为什么会这样?我怎样才能得到相同的结果?
在这个最小的例子中,我们看到两个结果之间的差异可以忽略不计。
import numpy as np
from sklearn.metrics.pairwise import euclidean_distances
def inference_sklearn(feature_list):
distances = np.zeros(len(feature_list))
for idx, pair in enumerate(feature_list):
distances[idx] = euclidean_distances(pair[0].reshape((1, -1)), pair[1].reshape((1, -1))).item()
distances[idx] = distances[idx] * distances[idx]
return distances
def inference_python(feature_list):
distances = np.zeros(len(feature_list))
for idx, pair in enumerate(feature_list):
for pair_idx in range(len(pair[0])):
tmp = pair[0][pair_idx] - pair[1][pair_idx]
distances[idx] += tmp * tmp
return distances
d = 128
ns = [100, 1000, 10000, 100000, 200000]
for n in ns:
print("n =", n)
test_array = [(np.random.rand(d)/4, np.random.rand(d)/3) for x in range(n)]
result_sklearn = inference_sklearn(test_array)
result_python = inference_python(test_array)
print(euclidean_distances([result_sklearn], [result_python])[0][0])
输出:
n = 100
0.0
n = 1000
0.0
n = 10000
0.0
n = 100000
0.0
n = 200000
1.52587890625e-05
当你想测试相等性时,不要只打印你的结果。
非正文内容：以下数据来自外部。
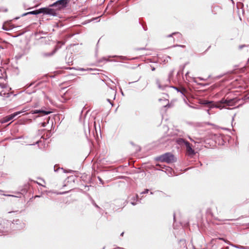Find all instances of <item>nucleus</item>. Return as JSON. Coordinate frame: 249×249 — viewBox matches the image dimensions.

您也可以使用 numpy.set_printoptions 来处理阵列的打印质量。
我正在尝试两种方法来实现欧氏距离的平方结果。
通过 Numpy:
def inference(feature_list):
distances = np.zeros(len(feature_list))
for idx, pair in enumerate(feature_list):
distances[idx] = euclidean_distances(pair[0].reshape((1, -1)), pair[1].reshape((1, -1))).item()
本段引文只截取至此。